## TRY IT
Print each line of the listing once more, precisely as given.

## INPUT RECORDS
- Opening Delimiter -

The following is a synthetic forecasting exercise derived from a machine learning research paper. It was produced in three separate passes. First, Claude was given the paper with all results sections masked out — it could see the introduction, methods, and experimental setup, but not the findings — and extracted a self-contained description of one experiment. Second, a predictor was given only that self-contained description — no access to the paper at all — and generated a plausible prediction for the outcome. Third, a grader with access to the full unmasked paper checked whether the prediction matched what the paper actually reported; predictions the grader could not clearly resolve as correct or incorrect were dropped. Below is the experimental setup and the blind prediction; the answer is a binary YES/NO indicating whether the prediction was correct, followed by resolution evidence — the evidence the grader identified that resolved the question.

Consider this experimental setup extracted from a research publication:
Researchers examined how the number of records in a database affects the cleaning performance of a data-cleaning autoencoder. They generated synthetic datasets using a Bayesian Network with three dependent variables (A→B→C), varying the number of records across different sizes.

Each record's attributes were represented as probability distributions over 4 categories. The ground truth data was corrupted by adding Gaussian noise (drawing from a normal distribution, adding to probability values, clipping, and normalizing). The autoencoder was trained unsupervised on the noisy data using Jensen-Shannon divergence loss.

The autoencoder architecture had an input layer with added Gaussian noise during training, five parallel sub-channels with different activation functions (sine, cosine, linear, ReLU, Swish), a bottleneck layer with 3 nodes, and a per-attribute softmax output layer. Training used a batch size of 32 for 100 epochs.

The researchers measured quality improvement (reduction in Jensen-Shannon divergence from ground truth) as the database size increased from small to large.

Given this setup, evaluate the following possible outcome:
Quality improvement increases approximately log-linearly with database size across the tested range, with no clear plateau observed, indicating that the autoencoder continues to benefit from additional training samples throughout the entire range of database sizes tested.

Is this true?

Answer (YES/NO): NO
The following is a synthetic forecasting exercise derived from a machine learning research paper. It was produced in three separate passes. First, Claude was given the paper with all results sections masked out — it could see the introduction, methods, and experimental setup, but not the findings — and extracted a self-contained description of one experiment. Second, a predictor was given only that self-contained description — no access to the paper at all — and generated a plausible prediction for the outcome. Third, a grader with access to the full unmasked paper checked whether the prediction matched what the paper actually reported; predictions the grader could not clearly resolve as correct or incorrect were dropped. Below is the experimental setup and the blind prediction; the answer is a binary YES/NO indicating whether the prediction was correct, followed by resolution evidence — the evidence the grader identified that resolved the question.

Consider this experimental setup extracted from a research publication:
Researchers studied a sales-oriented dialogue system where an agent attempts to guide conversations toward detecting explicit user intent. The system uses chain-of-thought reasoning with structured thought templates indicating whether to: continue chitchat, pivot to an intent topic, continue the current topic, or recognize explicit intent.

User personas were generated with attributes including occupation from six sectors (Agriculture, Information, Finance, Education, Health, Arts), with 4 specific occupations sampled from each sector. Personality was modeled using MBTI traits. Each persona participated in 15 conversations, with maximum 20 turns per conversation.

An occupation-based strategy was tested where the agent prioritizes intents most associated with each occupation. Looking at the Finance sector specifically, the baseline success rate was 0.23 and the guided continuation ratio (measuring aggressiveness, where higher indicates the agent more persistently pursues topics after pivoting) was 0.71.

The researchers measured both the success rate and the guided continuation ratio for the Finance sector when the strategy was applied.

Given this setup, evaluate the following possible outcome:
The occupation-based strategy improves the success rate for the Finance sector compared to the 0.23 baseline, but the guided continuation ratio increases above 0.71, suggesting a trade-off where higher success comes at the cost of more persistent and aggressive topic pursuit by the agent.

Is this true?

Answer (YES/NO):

- Closing Delimiter -

## SOLUTION BELOW
The following is a synthetic forecasting exercise derived from a machine learning research paper. It was produced in three separate passes. First, Claude was given the paper with all results sections masked out — it could see the introduction, methods, and experimental setup, but not the findings — and extracted a self-contained description of one experiment. Second, a predictor was given only that self-contained description — no access to the paper at all — and generated a plausible prediction for the outcome. Third, a grader with access to the full unmasked paper checked whether the prediction matched what the paper actually reported; predictions the grader could not clearly resolve as correct or incorrect were dropped. Below is the experimental setup and the blind prediction; the answer is a binary YES/NO indicating whether the prediction was correct, followed by resolution evidence — the evidence the grader identified that resolved the question.

Consider this experimental setup extracted from a research publication:
Researchers examined how the number of records in a database affects the cleaning performance of a data-cleaning autoencoder. They generated synthetic datasets using a Bayesian Network with three dependent variables (A→B→C), varying the number of records across different sizes.

Each record's attributes were represented as probability distributions over 4 categories. The ground truth data was corrupted by adding Gaussian noise (drawing from a normal distribution, adding to probability values, clipping, and normalizing). The autoencoder was trained unsupervised on the noisy data using Jensen-Shannon divergence loss.

The autoencoder architecture had an input layer with added Gaussian noise during training, five parallel sub-channels with different activation functions (sine, cosine, linear, ReLU, Swish), a bottleneck layer with 3 nodes, and a per-attribute softmax output layer. Training used a batch size of 32 for 100 epochs.

The researchers measured quality improvement (reduction in Jensen-Shannon divergence from ground truth) as the database size increased from small to large.

Given this setup, evaluate the following possible outcome:
Quality improvement increases approximately log-linearly with database size across the tested range, with no clear plateau observed, indicating that the autoencoder continues to benefit from additional training samples throughout the entire range of database sizes tested.

Is this true?

Answer (YES/NO): NO
The following is a synthetic forecasting exercise derived from a machine learning research paper. It was produced in three separate passes. First, Claude was given the paper with all results sections masked out — it could see the introduction, methods, and experimental setup, but not the findings — and extracted a self-contained description of one experiment. Second, a predictor was given only that self-contained description — no access to the paper at all — and generated a plausible prediction for the outcome. Third, a grader with access to the full unmasked paper checked whether the prediction matched what the paper actually reported; predictions the grader could not clearly resolve as correct or incorrect were dropped. Below is the experimental setup and the blind prediction; the answer is a binary YES/NO indicating whether the prediction was correct, followed by resolution evidence — the evidence the grader identified that resolved the question.

Consider this experimental setup extracted from a research publication:
Researchers studied a sales-oriented dialogue system where an agent attempts to guide conversations toward detecting explicit user intent. The system uses chain-of-thought reasoning with structured thought templates indicating whether to: continue chitchat, pivot to an intent topic, continue the current topic, or recognize explicit intent.

User personas were generated with attributes including occupation from six sectors (Agriculture, Information, Finance, Education, Health, Arts), with 4 specific occupations sampled from each sector. Personality was modeled using MBTI traits. Each persona participated in 15 conversations, with maximum 20 turns per conversation.

An occupation-based strategy was tested where the agent prioritizes intents most associated with each occupation. Looking at the Finance sector specifically, the baseline success rate was 0.23 and the guided continuation ratio (measuring aggressiveness, where higher indicates the agent more persistently pursues topics after pivoting) was 0.71.

The researchers measured both the success rate and the guided continuation ratio for the Finance sector when the strategy was applied.

Given this setup, evaluate the following possible outcome:
The occupation-based strategy improves the success rate for the Finance sector compared to the 0.23 baseline, but the guided continuation ratio increases above 0.71, suggesting a trade-off where higher success comes at the cost of more persistent and aggressive topic pursuit by the agent.

Is this true?

Answer (YES/NO):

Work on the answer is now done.